SOURCE DOCUMENT:

Yes, apps going behind people's back and exfiltrating personal information has become normal. That's not an argument, it's merely a statement of fact. This shouldn't be happening at all. The fact it got to this point doesn't imply it shouldn't be stopped.

No one's advocating for granular opt in either. There are much better ways. We have to make it so that data is toxic to corporations. Turn data into expensive legal liabilities they don't want to deal with. These corporations should not even be thinking about it. They should be scrambling to forget all about us the second we are done with them, not covertly collecting all the data they possibly can for "legitimate" purposes. People should be able to use their computers without ever worrying that corporations are exploiting them in any way whatsoever.

The Android situation is just as bad, by the way. Rooting is completely irrelevant. You may think you can hack it but if you actually do it the phone fails remote attestation and the corporations discriminate against you based on that, usually by straight up denying you service. On a very small number of devices, Google's phones ironically, you can access those keys and even set your own. And it doesn't matter, because the corporations don't trust your keys, they only trust the keys of other corporations. They don't care to know your device is secure, they want to know it's fully owned by Google so that you can't do things the corporations don't like.

It's not something that can be solved with technology. Computer freedom needs to become law.

INFORMATION:
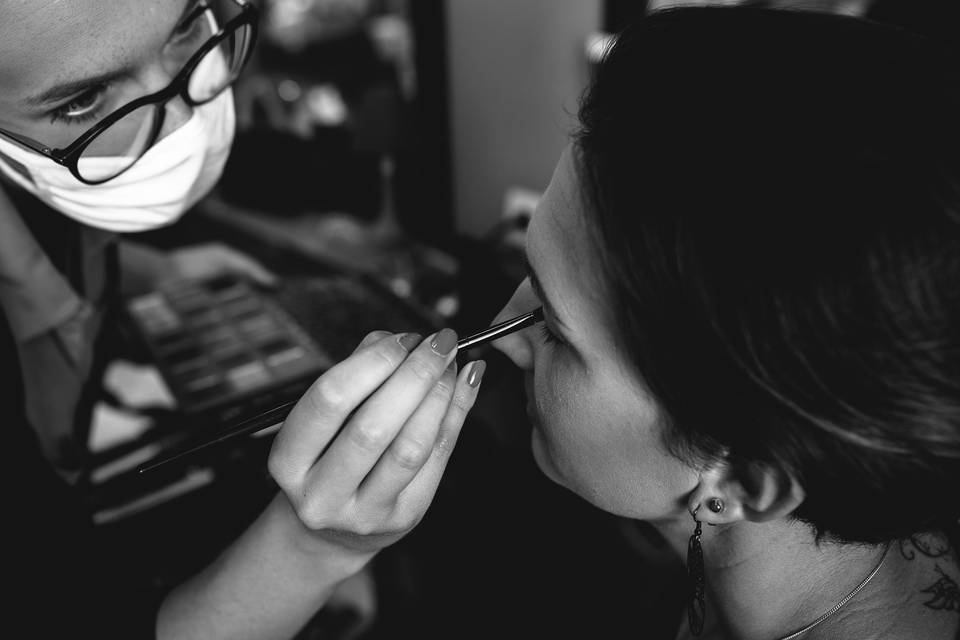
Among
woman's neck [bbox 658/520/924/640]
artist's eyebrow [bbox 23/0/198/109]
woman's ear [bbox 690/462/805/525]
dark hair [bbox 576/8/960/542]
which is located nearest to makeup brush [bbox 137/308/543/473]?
dark hair [bbox 576/8/960/542]

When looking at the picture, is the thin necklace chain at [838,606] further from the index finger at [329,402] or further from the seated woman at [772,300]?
the index finger at [329,402]

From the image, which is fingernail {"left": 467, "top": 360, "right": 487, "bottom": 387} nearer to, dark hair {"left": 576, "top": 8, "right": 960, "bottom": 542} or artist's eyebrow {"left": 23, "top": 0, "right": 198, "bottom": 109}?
dark hair {"left": 576, "top": 8, "right": 960, "bottom": 542}

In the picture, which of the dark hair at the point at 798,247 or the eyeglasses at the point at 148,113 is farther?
the eyeglasses at the point at 148,113

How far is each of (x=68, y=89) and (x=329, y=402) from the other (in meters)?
0.52

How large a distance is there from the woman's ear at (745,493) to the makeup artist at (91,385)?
27 cm

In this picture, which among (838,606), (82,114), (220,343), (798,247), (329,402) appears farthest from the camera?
(220,343)

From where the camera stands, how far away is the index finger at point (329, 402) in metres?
0.63

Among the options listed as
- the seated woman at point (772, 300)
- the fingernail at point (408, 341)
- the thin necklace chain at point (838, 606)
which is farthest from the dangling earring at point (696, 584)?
the fingernail at point (408, 341)

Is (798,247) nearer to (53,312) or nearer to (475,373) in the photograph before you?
(475,373)

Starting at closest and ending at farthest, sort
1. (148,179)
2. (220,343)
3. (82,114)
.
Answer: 1. (82,114)
2. (148,179)
3. (220,343)

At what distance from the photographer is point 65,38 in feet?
2.38

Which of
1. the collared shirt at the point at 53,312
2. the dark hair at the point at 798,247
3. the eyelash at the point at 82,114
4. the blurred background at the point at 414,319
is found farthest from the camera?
the blurred background at the point at 414,319

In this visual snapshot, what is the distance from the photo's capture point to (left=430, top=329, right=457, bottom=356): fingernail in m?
0.67

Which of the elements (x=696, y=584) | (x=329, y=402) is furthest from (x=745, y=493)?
(x=329, y=402)
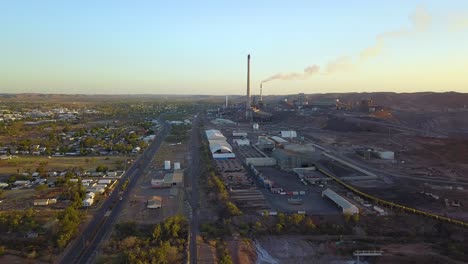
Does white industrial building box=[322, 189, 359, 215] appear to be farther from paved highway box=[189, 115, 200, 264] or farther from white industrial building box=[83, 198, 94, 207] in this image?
white industrial building box=[83, 198, 94, 207]

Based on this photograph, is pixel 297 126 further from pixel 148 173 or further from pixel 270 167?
pixel 148 173

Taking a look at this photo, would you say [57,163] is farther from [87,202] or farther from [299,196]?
[299,196]

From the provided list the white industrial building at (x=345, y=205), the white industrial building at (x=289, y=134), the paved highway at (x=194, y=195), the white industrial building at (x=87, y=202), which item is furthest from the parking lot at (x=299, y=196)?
the white industrial building at (x=289, y=134)

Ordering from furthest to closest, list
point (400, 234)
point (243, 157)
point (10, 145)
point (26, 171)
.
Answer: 1. point (10, 145)
2. point (243, 157)
3. point (26, 171)
4. point (400, 234)

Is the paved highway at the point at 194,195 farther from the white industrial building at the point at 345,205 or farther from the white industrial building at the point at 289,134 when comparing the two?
the white industrial building at the point at 289,134

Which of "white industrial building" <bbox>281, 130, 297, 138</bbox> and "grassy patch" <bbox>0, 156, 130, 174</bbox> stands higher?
"white industrial building" <bbox>281, 130, 297, 138</bbox>

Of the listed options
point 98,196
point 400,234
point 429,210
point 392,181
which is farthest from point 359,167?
point 98,196

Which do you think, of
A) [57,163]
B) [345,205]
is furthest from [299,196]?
[57,163]

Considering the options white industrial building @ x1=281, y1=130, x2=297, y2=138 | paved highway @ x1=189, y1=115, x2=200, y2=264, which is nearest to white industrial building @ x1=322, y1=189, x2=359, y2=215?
paved highway @ x1=189, y1=115, x2=200, y2=264

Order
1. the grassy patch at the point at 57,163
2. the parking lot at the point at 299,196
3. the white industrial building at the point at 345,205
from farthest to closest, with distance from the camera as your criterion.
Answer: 1. the grassy patch at the point at 57,163
2. the parking lot at the point at 299,196
3. the white industrial building at the point at 345,205

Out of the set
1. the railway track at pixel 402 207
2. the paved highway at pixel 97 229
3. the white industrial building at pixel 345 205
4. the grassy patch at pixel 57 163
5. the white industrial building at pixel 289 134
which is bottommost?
the paved highway at pixel 97 229

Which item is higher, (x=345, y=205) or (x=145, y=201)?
(x=345, y=205)
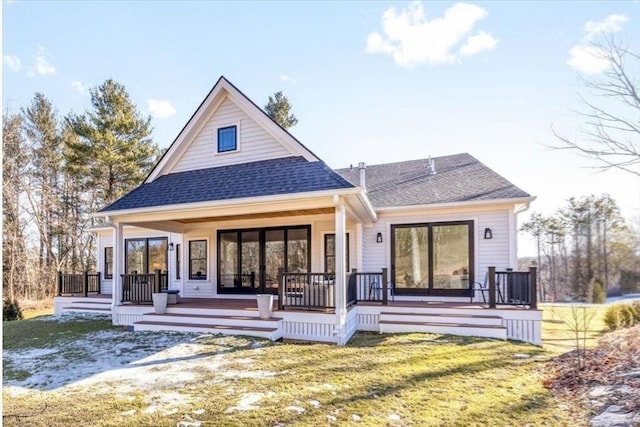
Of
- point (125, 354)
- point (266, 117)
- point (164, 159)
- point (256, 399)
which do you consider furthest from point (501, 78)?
point (125, 354)

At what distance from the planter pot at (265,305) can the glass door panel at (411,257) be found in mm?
4390

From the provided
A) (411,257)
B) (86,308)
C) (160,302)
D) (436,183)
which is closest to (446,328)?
(411,257)

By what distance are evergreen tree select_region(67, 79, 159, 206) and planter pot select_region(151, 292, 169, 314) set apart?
1496cm

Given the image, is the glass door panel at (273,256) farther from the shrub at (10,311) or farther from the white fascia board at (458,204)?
the shrub at (10,311)

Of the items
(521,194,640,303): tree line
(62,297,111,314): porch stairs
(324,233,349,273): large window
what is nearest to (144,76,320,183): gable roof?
(324,233,349,273): large window

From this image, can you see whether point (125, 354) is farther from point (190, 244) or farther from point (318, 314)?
point (190, 244)

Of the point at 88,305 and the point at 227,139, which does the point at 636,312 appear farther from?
the point at 88,305

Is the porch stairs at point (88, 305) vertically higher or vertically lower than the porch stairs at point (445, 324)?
lower

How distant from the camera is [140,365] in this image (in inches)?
246

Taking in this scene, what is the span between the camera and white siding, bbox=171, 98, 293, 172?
10.3 meters

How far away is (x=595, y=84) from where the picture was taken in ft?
40.7

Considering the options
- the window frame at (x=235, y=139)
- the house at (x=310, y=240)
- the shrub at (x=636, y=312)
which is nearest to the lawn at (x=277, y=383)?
the house at (x=310, y=240)

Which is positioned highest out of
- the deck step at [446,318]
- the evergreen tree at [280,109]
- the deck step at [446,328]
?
the evergreen tree at [280,109]

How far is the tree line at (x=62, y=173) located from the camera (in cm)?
1932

PROBLEMS TO SOLVE:
**A.** For each statement, say yes or no as to whether it agrees with the text about data privacy, and quote the words of the text that decide it. (i) The writer favors granular opt-in. (ii) On some Google phones, users can access the keys and set their own. (iii) The writer holds that technology can solve the problem.
**B.** Reproduce the text about data privacy, everything from "The Android situation" down to "to become law.".
Rely only on the text about data privacy, not on the items.

SOLUTIONS TO THE PROBLEMS:
**A.**
(i) No: "No one's advocating for granular opt in either."
(ii) Yes: "On a very small number of devices, Google's phones ironically, you can access those keys and even set your own."
(iii) No: "It's not something that can be solved with technology."

**B.**
The Android situation is just as bad, by the way. Rooting is completely irrelevant. You may think you can hack it but if you actually do it the phone fails remote attestation and the corporations discriminate against you based on that, usually by straight up denying you service. On a very small number of devices, Google's phones ironically, you can access those keys and even set your own. And it doesn't matter, because the corporations don't trust your keys, they only trust the keys of other corporations. They don't care to know your device is secure, they want to know it's fully owned by Google so that you can't do things the corporations don't like.

It's not something that can be solved with technology. Computer freedom needs to become law.